Unpacking Pair 1 (Elements 0 & 1)

  1. COPY Input to Temp - Copy the input register to a temporary register
  2. AND Temp, 0xF → Temp now holds Element 0 in the bottom
  3. SHR (Shift Right) Input, 4 → Moves Element 1 to the bottom (bit 0)
  4. AND Input, 0xF → Clears garbage bits
  5. SHL (Shift Left) Input, 16 → Moves Element 1 to the top (bit 16)
  6. OR Temp, Input → Combines them (Result: Int16x2)
  7. CVT (Convert) Int16x2 to BF16x2 - Convert to bfloat16
  8. MUL (Multiply) Scale - Multiply by the scale factor

Instruction Count: 8 instructions for this pair.

But modern GPU has capability to be more efficient. It can manipulate the high 16-bit and low 16-bit of the 32-bit integer in a single instruction. So if we pack the 8 4-bit integers smarter, we can utilize this vectorized instructions to speed up the unpacking process. How about packing like this

smart packing

We place the first weight at lowest 4-bit and second weight at bits between 16 and 20. Now because first and second weights are in lower 16-bit and higher 16-bit respectively, one instruction can work on both of them at the same time.

Unpacking Pair 1 (Elements 0 & 1) Element 0 is already at Bit 0, and Element 1 is already at Bit 16.
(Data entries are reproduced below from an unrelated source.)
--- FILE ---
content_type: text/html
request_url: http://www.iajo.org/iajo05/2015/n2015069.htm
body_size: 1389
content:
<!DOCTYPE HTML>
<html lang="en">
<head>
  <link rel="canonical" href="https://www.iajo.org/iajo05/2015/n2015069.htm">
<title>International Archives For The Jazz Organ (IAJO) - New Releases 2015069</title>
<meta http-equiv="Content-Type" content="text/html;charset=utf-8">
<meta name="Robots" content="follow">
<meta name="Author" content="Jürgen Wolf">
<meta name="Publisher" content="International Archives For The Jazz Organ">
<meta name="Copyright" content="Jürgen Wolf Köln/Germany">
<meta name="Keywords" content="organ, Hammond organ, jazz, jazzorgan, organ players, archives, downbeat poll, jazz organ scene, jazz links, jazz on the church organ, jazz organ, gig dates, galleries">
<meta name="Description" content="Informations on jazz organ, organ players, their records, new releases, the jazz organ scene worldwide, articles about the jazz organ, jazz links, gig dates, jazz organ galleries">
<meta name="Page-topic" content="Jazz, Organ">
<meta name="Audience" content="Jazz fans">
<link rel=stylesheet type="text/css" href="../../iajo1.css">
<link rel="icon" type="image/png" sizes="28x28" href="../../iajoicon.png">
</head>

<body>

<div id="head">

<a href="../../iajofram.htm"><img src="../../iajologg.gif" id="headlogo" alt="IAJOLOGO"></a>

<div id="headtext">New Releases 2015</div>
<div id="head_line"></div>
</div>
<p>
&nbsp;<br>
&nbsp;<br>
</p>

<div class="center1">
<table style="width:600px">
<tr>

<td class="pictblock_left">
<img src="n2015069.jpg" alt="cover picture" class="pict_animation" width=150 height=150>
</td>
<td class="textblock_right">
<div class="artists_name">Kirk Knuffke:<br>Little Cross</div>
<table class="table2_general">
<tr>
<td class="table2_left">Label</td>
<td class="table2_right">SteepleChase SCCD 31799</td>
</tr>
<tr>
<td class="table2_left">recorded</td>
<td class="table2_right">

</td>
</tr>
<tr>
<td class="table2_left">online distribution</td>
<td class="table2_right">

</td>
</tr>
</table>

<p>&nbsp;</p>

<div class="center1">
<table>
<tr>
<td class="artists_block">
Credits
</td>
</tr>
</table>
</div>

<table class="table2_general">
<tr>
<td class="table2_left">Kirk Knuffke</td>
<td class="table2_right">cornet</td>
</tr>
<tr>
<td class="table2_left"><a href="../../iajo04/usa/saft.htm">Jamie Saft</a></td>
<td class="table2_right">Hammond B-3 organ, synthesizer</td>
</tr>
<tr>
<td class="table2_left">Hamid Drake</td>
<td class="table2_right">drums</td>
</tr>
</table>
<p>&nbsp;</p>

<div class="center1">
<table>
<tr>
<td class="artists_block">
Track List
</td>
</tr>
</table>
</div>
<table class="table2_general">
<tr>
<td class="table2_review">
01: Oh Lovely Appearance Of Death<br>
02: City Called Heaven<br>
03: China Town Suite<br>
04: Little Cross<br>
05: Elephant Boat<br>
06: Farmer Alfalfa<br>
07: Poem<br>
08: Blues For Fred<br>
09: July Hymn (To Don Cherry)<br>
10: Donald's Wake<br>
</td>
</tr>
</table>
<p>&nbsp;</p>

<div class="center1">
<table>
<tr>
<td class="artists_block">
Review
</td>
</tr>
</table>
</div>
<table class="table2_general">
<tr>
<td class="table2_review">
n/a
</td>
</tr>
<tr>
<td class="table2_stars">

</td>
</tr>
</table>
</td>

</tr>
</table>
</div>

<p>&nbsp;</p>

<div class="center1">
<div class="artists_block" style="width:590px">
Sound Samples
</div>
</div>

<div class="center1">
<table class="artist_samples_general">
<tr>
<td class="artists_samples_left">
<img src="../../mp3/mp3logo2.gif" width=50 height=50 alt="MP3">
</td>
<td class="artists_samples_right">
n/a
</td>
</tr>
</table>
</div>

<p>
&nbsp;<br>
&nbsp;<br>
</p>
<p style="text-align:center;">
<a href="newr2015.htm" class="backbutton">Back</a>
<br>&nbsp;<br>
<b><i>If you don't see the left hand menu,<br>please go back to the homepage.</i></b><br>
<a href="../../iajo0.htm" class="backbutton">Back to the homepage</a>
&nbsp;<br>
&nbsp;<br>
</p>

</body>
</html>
  1. AND Input, 0x000F000F → Cleans both values instantly. (Result: Int16x2)
  2. CVT (Convert) Int16x2 to BF16x2 - Convert to bfloat16
  3. MUL (Multiply) Scale - Multiply by the scale factor

Instruction Count: 3 Instructions for this pair(we reduce the instruction count from 8 to 3 -> faster unpacking)

I hope this illustration can help understand why AWQ uses this weird packing order.

Whole workflow

I expand on some details of AWQ that I find very very intersting above. For this section let’s get some sense about the whole workflow of it.

  1. A small calibration dataset is used to get the magnitude of the activation(input) for each linear layer
  2. The activation magnitude will be used to scale the corresponding weight so that weight with larger activation will be scaled up to minimize the quantization loss.
  3. Remember in section Upscale the important weight, this scale will also be used to divide the quantized weight. This division actually happens at the previous layer of each quantized layer. For example, RMSNorm layer is the previous layer of q_proj, k_proj, v_proj in the attention layer. RMSNorm layer weight will be divided by the scale factor.(NOTE: this scale factor is NOT the scale factor when doing the quantization in the math formula in section How?, it is AWQ specific scale factor to upscale the important weight)
  4. After the weights have been adjusted by the activation magnitude, then those weights will be quantized in the way mentioned in section How?. And the scale factors to do the quantization will be stored in the quantized model for de-quantization later.
  5. Every 8 quantized 4-bit weights will be packed into a 32-bit integer smartly and weirdly.
  6. During dequantization, the weight unpacking will be done to get the bfloat16 or float16 depending on the data type during training.
  7. Then the dequantized weights will be used to do the matrix multiplication with their inputs.

NOTE: to be more efficient, step 6 and step 7 can be fused into a single kernel. If you are interested in the details, please take a look at the nanoquantization triton kernel which is derived from AutoAWQ with my comments.